#### Problem description:
Copy the material below word for word, starting at the line that contains "Viewing this photo, out of" and continuing through the end of the material.

#### Source data:
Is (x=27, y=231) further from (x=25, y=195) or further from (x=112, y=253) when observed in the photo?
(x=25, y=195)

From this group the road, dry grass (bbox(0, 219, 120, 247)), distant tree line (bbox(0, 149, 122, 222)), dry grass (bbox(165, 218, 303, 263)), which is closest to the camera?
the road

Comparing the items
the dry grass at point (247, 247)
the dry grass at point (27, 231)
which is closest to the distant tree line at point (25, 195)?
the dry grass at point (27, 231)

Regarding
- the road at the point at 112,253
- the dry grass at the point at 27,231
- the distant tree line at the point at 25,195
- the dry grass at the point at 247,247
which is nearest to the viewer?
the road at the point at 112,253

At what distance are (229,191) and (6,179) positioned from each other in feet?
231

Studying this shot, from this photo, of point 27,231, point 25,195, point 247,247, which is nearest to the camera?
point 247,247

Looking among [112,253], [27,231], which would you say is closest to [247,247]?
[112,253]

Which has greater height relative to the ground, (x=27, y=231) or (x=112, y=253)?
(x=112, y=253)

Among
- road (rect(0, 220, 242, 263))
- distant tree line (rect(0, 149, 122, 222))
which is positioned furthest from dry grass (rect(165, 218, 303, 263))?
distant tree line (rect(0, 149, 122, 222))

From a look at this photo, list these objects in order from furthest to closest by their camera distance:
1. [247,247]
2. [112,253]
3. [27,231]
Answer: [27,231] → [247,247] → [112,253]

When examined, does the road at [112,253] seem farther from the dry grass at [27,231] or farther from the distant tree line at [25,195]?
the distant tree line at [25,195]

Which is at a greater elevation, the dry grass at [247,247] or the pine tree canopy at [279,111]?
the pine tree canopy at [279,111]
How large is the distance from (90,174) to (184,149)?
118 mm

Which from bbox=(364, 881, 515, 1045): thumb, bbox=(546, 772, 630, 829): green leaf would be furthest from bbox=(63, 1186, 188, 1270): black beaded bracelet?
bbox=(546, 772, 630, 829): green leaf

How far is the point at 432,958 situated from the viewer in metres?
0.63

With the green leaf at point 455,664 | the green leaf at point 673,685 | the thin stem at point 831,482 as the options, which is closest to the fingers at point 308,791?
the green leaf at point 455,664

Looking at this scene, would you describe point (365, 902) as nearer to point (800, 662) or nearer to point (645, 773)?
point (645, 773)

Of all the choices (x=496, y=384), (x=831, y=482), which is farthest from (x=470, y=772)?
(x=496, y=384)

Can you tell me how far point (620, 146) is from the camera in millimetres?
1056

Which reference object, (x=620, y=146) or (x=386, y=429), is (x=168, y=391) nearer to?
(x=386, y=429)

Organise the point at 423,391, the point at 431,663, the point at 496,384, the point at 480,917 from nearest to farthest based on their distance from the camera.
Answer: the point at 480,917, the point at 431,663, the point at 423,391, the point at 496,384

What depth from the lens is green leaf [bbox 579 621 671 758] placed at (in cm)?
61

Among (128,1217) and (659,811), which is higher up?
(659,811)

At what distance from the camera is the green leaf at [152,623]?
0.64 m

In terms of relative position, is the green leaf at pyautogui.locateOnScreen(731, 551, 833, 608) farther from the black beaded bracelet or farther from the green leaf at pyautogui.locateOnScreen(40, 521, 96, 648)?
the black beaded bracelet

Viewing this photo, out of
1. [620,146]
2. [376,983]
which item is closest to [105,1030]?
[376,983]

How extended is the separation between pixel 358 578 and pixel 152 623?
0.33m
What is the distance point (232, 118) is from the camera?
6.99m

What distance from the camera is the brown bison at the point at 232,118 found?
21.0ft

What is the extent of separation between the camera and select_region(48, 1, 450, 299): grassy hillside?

#### Response to this exercise:
Viewing this photo, out of
1. [620,146]
2. [376,983]
which item is closest to [105,1030]?
[376,983]

How extended is the separation between pixel 358 578 and pixel 152 623?
0.33m
What is the distance point (232, 118) is from the camera?
6.99m

What distance from the camera is the brown bison at the point at 232,118 found?
21.0ft

What is the extent of separation between the camera and select_region(48, 1, 450, 299): grassy hillside?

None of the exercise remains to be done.